Non ho mai capito il senso di andare a Little Italy (che peraltro non esite più). Più che a “ritrovare”, chi va a New York dovrebbe cercare e provare qualcosa di nuovo. Da appena alzato.
Le mattine che passo lì adoro fare colazione in uno dei tanti (bar? No, non saprei bene come chiamarli, comunque il mio preferito è il Cafe 28) locali che espongono muffins appena sfornati. Funziona così: si entra e si riempie self-service il cup.
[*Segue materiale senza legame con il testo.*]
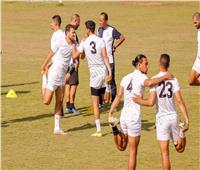 «البنك الأهلي » يعاني من الغيابات في مباراة «المصري»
Spieghiamo subito una cosa: se metterete il tappo di plastica con il buco per la cannuccia siete stranieri, se ponete quello con l’apertura per essere bevuto camminando siete già più immedesimati nel way of life newyorchese. Riprendiamo dal cup. Dovrete scegliere tra diverse combinazioni, io preferisco sempre il vanilla coffee (caffè aromatizzato alla vaniglia). Invece dello zucchero, uso solo bustine Sweet Low (quelle con la pantera rosa). A questo punto entro nell’area “dolci” e prendo a caso un muffin. Non voglio sapere quante calorie contiene (notare la contraddizione tra scelta del dolcificante a zero calorie e il dolce ipercalorico, tipica per certi versi dell’America). So solo che ogni volta è una sorpresa: cannella e mele, banana e noci, pure chocolate o vanilla e zenzero… L’espresso, non mi manca neanche per un secondo. Se poi anche voi diventerete muffin dipendenti, niente paura. Al supermercato, (provate il più grande di Manhattan, il Whole Foods Market di Columbus Circle o quello a Union square. Spesso all’entrata troverete della frutta esotica lavata e tagliata offerta alla clientela) potrete acquistare - a un dollaro - il preparato al vostro gusto preferito da portare in Italia. A quel punto, però, comprate anche il Sweet Low già che ci siete.



4 comments:

dede said...

non mi ero ancora accorta di quanto mi manca. SIGH

Kazu said...

Io mi sono sempre chiesta: perché il cup e non la cup (o viceversa)? :)
Tra quei meravigliosi biscotti vorrei addentare "Chewy Granola - Fruit & Nut" :P

The City said...

Kazu: essendo anche un'unità di misura, mi viene da preferire la forma maschile.

Blueberry said...

troppo carino questo racconto e molto bello il blog!